• [RECORDS PROVIDED]:
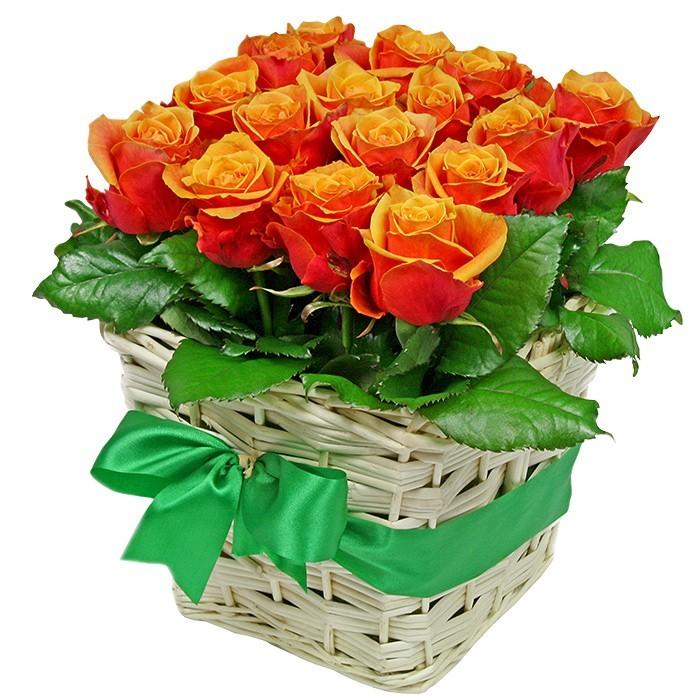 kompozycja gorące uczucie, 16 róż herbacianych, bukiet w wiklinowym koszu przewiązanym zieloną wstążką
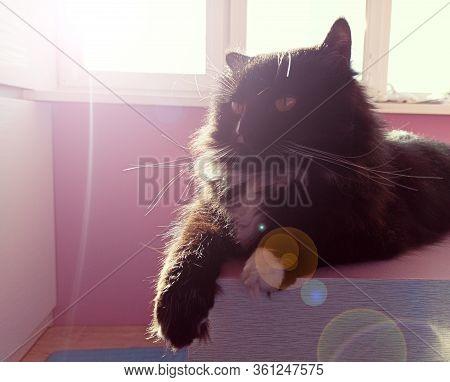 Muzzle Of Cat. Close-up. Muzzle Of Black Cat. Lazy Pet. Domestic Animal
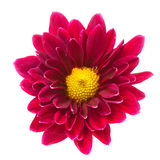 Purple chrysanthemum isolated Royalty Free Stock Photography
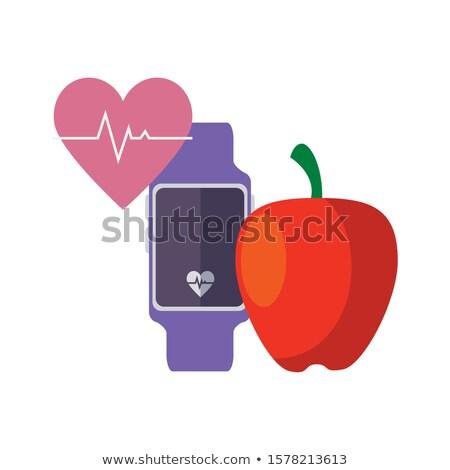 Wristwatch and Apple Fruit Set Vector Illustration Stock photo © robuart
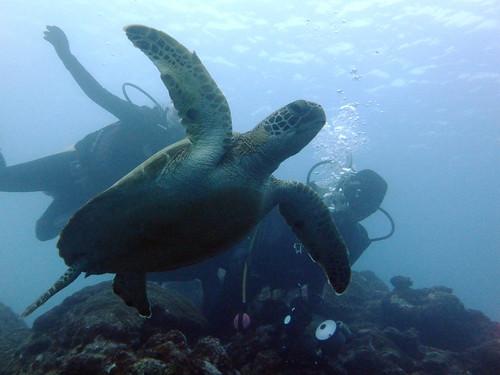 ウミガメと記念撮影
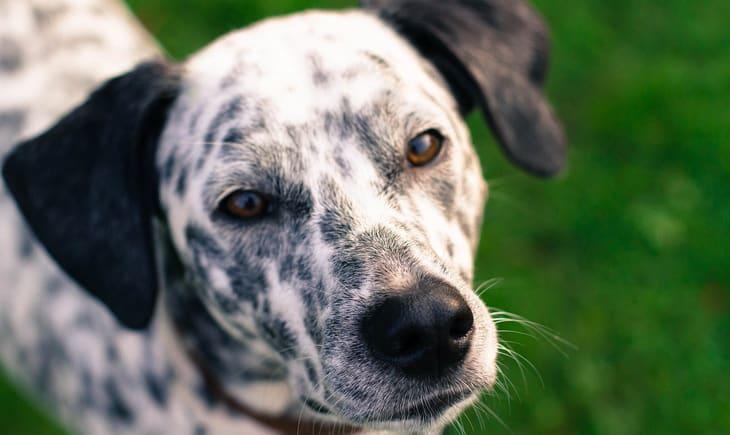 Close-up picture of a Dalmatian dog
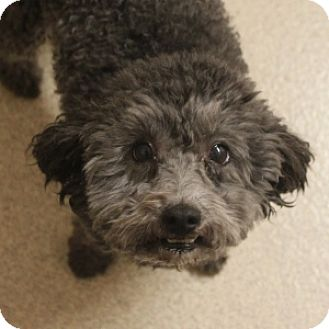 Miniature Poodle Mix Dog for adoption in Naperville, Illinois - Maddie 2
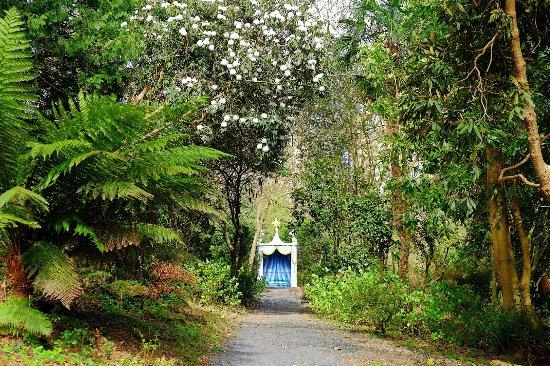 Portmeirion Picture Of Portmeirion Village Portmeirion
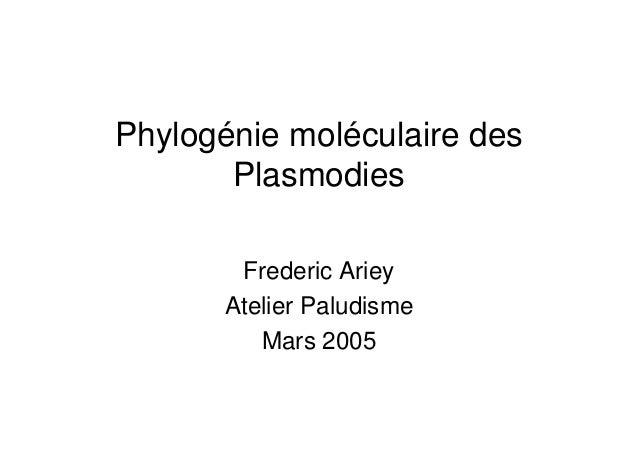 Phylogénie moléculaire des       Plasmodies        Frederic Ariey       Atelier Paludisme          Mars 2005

...

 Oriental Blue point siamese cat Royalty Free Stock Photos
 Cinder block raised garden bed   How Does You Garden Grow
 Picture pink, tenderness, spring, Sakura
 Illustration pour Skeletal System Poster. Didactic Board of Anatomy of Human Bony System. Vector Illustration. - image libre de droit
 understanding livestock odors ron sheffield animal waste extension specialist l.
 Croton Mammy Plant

• [WORK REQUIRED]: In the listing above, find the line containing "Miniature Poodle Mix" and the line containing "Phylogénie moléculaire des". Reproduce those lines and all between them exactly, with no pictures and nothing more.

• [EXERCISE OUTPUT]:
 Miniature Poodle Mix Dog for adoption in Naperville, Illinois - Maddie 2
 Portmeirion Picture Of Portmeirion Village Portmeirion
 Phylogénie moléculaire des       Plasmodies        Frederic Ariey       Atelier Paludisme          Mars 2005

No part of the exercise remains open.